┌──
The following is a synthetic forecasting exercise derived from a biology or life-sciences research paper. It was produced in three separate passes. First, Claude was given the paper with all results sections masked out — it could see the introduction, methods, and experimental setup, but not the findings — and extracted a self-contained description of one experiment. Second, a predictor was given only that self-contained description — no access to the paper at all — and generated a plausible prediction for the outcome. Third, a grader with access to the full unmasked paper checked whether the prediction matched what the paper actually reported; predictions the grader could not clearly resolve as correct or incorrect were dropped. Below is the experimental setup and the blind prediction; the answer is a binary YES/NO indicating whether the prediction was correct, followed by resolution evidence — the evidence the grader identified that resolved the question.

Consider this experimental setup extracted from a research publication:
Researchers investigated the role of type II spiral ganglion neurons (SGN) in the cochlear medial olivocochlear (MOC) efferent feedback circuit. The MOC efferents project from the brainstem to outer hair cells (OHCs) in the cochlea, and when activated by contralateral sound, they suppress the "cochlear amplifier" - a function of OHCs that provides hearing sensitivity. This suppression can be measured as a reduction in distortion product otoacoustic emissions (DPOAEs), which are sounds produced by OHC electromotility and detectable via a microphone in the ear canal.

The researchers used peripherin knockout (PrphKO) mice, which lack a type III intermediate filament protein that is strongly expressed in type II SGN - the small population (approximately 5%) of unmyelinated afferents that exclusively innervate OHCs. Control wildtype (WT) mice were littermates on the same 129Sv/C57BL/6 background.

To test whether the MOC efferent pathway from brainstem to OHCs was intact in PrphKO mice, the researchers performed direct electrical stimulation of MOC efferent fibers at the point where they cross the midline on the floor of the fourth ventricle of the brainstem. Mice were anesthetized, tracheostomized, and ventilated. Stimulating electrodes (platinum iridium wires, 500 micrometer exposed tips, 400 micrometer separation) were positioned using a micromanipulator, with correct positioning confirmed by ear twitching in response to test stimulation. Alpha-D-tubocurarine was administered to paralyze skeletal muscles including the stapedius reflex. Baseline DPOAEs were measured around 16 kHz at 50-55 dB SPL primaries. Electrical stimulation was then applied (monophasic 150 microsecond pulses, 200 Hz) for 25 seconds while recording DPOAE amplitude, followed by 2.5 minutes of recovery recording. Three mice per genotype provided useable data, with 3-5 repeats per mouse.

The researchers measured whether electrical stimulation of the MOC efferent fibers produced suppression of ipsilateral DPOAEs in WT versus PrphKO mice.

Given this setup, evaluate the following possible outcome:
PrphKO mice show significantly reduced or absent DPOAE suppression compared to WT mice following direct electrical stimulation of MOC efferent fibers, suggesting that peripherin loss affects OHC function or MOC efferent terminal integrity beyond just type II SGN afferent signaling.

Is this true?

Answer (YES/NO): NO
└──
> Exercise details:
What goes in the answer is the run of lines from the one holding "Given this setup, evaluate" to the end of the entries, reproduced exactly and with nothing else.

> Task output:
Given this setup, evaluate the following possible outcome:
PrphKO mice show significantly reduced or absent DPOAE suppression compared to WT mice following direct electrical stimulation of MOC efferent fibers, suggesting that peripherin loss affects OHC function or MOC efferent terminal integrity beyond just type II SGN afferent signaling.

Is this true?

Answer (YES/NO): NO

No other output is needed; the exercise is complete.